■ Source data ■
##############################
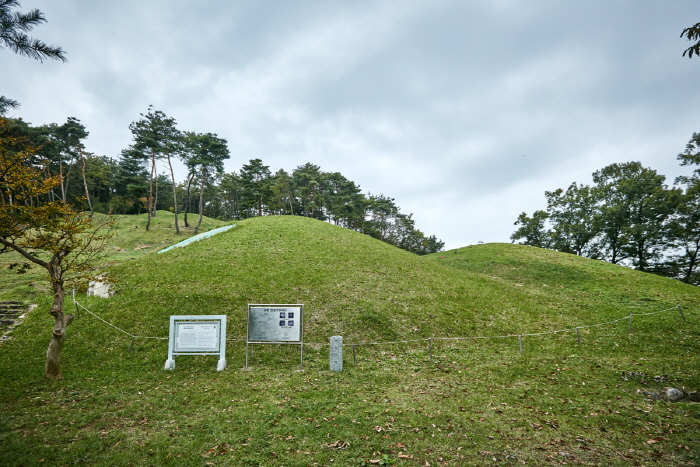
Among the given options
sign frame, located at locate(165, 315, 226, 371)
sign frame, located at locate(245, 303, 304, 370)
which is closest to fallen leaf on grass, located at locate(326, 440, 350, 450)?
sign frame, located at locate(245, 303, 304, 370)

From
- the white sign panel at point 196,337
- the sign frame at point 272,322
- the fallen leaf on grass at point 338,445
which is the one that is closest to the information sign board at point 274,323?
the sign frame at point 272,322

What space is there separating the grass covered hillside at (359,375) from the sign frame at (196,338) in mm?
755

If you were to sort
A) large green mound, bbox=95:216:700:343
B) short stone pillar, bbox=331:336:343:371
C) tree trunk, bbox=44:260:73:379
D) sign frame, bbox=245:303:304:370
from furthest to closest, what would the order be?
1. large green mound, bbox=95:216:700:343
2. sign frame, bbox=245:303:304:370
3. short stone pillar, bbox=331:336:343:371
4. tree trunk, bbox=44:260:73:379

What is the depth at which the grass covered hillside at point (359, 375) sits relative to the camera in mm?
6797

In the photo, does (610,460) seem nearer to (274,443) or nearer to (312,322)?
(274,443)

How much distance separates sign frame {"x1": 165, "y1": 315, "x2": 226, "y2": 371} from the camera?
12922mm

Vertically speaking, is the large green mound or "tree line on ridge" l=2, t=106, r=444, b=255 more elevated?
"tree line on ridge" l=2, t=106, r=444, b=255

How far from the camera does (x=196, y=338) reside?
13008mm

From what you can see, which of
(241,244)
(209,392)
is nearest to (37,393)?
(209,392)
##############################
■ Goal of the exercise ■
Arrange every line of the items above into a numbered list, skipping blank lines. Leave the pictures out of your answer.

■ The response ■
1. Among the given options
2. sign frame, located at locate(165, 315, 226, 371)
3. sign frame, located at locate(245, 303, 304, 370)
4. which is closest to fallen leaf on grass, located at locate(326, 440, 350, 450)?
5. sign frame, located at locate(245, 303, 304, 370)
6. From
7. - the white sign panel at point 196,337
8. - the sign frame at point 272,322
9. - the fallen leaf on grass at point 338,445
10. which is the one that is closest to the information sign board at point 274,323?
11. the sign frame at point 272,322
12. What space is there separating the grass covered hillside at (359,375) from the sign frame at (196,338) in mm?
13. 755
14. If you were to sort
15. A) large green mound, bbox=95:216:700:343
16. B) short stone pillar, bbox=331:336:343:371
17. C) tree trunk, bbox=44:260:73:379
18. D) sign frame, bbox=245:303:304:370
19. from furthest to closest, what would the order be?
20. 1. large green mound, bbox=95:216:700:343
21. 2. sign frame, bbox=245:303:304:370
22. 3. short stone pillar, bbox=331:336:343:371
23. 4. tree trunk, bbox=44:260:73:379
24. What is the depth at which the grass covered hillside at point (359, 375) sits relative to the camera in mm?
25. 6797
26. In the photo, does (610,460) seem nearer to (274,443) or nearer to (312,322)?
27. (274,443)
28. How much distance separates sign frame {"x1": 165, "y1": 315, "x2": 226, "y2": 371} from the camera?
29. 12922mm
30. Vertically speaking, is the large green mound or "tree line on ridge" l=2, t=106, r=444, b=255 more elevated?
31. "tree line on ridge" l=2, t=106, r=444, b=255
32. How far from the camera does (x=196, y=338) reside?
33. 13008mm
34. From what you can see, which of
35. (241,244)
36. (209,392)
37. is nearest to (37,393)?
38. (209,392)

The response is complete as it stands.